**Records supplied**
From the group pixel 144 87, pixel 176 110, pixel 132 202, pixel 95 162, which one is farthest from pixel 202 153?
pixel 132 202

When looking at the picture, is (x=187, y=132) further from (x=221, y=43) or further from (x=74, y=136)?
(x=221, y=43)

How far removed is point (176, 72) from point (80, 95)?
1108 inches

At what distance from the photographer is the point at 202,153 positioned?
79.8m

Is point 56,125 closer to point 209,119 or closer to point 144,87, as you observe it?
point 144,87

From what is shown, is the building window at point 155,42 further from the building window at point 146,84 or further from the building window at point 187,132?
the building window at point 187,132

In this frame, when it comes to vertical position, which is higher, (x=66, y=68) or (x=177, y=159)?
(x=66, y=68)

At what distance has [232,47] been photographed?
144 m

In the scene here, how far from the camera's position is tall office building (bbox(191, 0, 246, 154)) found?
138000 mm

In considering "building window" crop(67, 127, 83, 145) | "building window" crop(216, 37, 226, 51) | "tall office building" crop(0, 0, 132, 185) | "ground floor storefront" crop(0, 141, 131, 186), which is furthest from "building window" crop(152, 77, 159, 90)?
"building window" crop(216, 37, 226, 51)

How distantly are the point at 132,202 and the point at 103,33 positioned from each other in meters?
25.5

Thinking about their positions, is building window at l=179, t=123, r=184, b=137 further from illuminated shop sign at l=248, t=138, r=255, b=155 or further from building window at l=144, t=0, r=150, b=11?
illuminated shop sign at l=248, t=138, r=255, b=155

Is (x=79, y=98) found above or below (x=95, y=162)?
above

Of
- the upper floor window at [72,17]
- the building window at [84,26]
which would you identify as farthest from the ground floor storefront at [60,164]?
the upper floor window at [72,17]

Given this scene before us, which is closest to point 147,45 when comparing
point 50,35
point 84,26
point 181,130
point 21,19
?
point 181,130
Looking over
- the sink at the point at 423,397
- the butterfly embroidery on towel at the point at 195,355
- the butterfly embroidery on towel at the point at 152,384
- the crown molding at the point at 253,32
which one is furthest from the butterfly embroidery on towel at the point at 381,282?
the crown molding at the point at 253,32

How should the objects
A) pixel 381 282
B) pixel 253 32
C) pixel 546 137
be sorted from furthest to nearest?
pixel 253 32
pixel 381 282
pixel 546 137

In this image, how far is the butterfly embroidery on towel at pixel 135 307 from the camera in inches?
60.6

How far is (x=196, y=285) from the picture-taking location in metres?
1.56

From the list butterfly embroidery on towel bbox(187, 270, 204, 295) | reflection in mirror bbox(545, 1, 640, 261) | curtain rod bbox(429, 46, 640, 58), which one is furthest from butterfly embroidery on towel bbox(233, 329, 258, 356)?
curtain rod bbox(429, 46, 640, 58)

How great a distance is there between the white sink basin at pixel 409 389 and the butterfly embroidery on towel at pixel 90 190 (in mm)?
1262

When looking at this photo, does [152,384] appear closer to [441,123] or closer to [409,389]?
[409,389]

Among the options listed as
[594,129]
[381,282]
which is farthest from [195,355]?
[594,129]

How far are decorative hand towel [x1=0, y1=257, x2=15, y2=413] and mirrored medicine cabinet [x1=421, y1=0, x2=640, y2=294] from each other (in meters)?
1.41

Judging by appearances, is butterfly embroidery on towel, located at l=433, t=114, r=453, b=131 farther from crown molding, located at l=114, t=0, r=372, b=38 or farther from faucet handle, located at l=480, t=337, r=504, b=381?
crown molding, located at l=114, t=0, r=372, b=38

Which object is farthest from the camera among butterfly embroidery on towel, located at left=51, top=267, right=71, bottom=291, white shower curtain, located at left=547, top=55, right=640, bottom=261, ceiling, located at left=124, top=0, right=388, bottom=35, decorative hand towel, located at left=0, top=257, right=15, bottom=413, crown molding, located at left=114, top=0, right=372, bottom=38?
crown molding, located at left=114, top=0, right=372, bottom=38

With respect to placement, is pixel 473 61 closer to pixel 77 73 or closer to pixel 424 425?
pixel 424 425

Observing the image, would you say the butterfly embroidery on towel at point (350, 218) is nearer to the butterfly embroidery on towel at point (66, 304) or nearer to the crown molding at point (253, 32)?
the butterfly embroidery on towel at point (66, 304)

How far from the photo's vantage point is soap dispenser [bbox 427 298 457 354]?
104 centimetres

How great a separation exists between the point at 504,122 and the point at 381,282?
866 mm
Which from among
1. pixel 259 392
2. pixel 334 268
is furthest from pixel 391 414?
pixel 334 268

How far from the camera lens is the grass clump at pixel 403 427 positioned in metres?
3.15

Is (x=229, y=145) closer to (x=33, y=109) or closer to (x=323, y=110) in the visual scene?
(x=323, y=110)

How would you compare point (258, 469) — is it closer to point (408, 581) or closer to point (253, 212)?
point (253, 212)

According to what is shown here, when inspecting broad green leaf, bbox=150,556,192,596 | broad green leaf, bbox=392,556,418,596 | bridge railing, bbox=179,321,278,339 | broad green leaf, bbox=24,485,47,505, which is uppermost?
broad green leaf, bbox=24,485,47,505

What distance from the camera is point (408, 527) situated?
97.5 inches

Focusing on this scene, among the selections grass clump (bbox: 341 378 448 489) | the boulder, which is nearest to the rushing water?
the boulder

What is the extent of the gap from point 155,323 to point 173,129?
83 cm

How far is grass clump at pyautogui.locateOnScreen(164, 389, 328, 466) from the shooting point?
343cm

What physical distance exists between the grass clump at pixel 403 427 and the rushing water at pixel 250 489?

**What you should do**
Can you format everything from the start of the records down to the line containing "1108 inches", both ends included, as a Markdown table with the columns Row and Line, leaving out blank lines?

**Task solution**
| Row | Line |
|---|---|
| 1 | From the group pixel 144 87, pixel 176 110, pixel 132 202, pixel 95 162, which one is farthest from pixel 202 153? |
| 2 | pixel 132 202 |
| 3 | When looking at the picture, is (x=187, y=132) further from (x=221, y=43) or further from (x=74, y=136)? |
| 4 | (x=221, y=43) |
| 5 | How far removed is point (176, 72) from point (80, 95)? |
| 6 | 1108 inches |